[Coordinate annotation entries]
[start]

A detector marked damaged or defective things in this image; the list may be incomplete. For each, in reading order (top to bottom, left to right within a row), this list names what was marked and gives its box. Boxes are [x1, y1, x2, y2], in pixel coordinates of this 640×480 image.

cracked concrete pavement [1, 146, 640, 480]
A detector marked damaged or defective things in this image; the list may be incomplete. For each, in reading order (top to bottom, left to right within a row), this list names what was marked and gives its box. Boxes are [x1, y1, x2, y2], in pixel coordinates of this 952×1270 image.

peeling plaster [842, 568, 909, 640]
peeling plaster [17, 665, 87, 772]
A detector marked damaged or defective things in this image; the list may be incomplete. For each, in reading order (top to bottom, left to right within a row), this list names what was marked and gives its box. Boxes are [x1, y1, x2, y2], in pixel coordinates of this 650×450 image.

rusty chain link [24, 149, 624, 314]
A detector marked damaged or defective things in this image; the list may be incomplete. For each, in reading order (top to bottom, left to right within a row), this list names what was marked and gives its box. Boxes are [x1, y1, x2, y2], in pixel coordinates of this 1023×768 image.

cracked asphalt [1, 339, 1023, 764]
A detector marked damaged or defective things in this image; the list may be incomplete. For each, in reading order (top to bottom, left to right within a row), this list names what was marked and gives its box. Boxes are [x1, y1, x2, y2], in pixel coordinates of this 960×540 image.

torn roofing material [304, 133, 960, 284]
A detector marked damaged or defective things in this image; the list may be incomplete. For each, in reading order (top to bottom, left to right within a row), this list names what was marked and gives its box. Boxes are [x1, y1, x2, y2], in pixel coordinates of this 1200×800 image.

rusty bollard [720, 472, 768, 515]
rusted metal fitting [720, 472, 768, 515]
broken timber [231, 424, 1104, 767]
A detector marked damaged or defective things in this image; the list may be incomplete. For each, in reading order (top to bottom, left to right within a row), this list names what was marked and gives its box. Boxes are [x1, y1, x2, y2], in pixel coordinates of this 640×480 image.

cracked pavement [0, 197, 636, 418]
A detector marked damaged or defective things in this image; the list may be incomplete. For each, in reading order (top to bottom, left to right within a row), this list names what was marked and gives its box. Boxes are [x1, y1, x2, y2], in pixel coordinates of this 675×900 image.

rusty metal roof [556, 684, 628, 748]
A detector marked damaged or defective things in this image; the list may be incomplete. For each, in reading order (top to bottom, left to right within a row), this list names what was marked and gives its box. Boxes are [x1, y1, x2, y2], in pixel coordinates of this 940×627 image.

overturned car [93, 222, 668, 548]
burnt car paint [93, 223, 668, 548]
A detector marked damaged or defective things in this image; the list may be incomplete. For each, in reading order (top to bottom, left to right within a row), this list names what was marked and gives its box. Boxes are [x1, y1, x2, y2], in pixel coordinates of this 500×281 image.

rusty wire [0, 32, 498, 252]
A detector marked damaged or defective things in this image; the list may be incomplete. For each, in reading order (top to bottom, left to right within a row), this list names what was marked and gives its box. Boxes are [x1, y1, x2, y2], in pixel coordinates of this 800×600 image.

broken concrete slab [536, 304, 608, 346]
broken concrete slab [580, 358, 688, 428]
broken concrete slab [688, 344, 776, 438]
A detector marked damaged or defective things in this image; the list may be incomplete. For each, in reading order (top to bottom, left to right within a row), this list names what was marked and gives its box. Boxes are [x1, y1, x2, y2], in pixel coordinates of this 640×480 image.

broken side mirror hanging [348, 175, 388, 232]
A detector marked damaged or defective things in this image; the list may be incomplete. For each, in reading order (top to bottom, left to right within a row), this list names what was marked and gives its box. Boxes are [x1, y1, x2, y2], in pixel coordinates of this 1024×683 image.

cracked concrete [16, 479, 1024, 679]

[end]

Please reproduce all of the lines above word for word, keeping every character and line break as it appears.

A detector marked damaged or defective things in this image; the list may be incomplete. For each, in reading order (top to bottom, left to right within a row), this list names what was marked and gives its box. Boxes are [x1, y1, x2, y2], in pixel coordinates of this 640×480 image.

cracked concrete pavement [1, 146, 640, 480]
A detector marked damaged or defective things in this image; the list may be incomplete. For each, in reading order (top to bottom, left to right within a row), this list names what was marked and gives its box. Boxes are [x1, y1, x2, y2], in pixel coordinates of this 952×1270 image.

peeling plaster [842, 568, 909, 640]
peeling plaster [17, 665, 87, 772]
A detector marked damaged or defective things in this image; the list may be incomplete. For each, in reading order (top to bottom, left to right within a row), this list names what was marked and gives its box. Boxes are [x1, y1, x2, y2], in pixel coordinates of this 650×450 image.

rusty chain link [24, 149, 624, 314]
A detector marked damaged or defective things in this image; the list may be incomplete. For each, in reading order (top to bottom, left to right within a row), this list names what was marked and gives its box. Boxes are [x1, y1, x2, y2], in pixel coordinates of this 1023×768 image.

cracked asphalt [1, 339, 1023, 764]
A detector marked damaged or defective things in this image; the list may be incomplete. For each, in reading order (top to bottom, left to right within a row), this list names what was marked and gives its box. Boxes are [x1, y1, x2, y2], in pixel coordinates of this 960×540 image.

torn roofing material [304, 133, 960, 284]
A detector marked damaged or defective things in this image; the list may be incomplete. For each, in reading order (top to bottom, left to right within a row), this list names what was marked and gives its box. Boxes are [x1, y1, x2, y2], in pixel coordinates of this 1200×800 image.

rusty bollard [720, 472, 768, 515]
rusted metal fitting [720, 472, 768, 515]
broken timber [231, 424, 1104, 767]
A detector marked damaged or defective things in this image; the list may be incomplete. For each, in reading order (top to bottom, left to right within a row), this list names what was marked and gives its box. Boxes are [x1, y1, x2, y2], in pixel coordinates of this 640×480 image.

cracked pavement [0, 197, 636, 418]
A detector marked damaged or defective things in this image; the list may be incomplete. For each, in reading order (top to bottom, left to right within a row), this list names what was marked and gives its box. Boxes are [x1, y1, x2, y2], in pixel coordinates of this 675×900 image.

rusty metal roof [556, 684, 628, 748]
A detector marked damaged or defective things in this image; the list may be incomplete. For each, in reading order (top to bottom, left to right within a row), this list names what was marked and gives its box. Boxes are [x1, y1, x2, y2], in pixel coordinates of this 940×627 image.

overturned car [93, 222, 668, 548]
burnt car paint [93, 223, 668, 548]
A detector marked damaged or defective things in this image; the list may be incomplete. For each, in reading order (top to bottom, left to right within a row), this list names what was marked and gives its box. Boxes are [x1, y1, x2, y2], in pixel coordinates of this 500×281 image.

rusty wire [0, 32, 498, 252]
A detector marked damaged or defective things in this image; the list may be incomplete. For each, in reading order (top to bottom, left to right within a row), this list names what was marked and gives its box. Boxes are [x1, y1, x2, y2], in pixel coordinates of this 800×600 image.

broken concrete slab [536, 304, 608, 346]
broken concrete slab [580, 358, 688, 428]
broken concrete slab [688, 344, 776, 438]
A detector marked damaged or defective things in this image; the list may be incomplete. For each, in reading order (top to bottom, left to right within a row), this list names what was marked and gives its box. Boxes are [x1, y1, x2, y2], in pixel coordinates of this 640×480 image.

broken side mirror hanging [348, 175, 388, 232]
A detector marked damaged or defective things in this image; the list may be incomplete. For each, in reading order (top to bottom, left to right within a row), this list names what was marked and gives its box. Boxes are [x1, y1, x2, y2], in pixel coordinates of this 1024×683 image.

cracked concrete [16, 479, 1024, 679]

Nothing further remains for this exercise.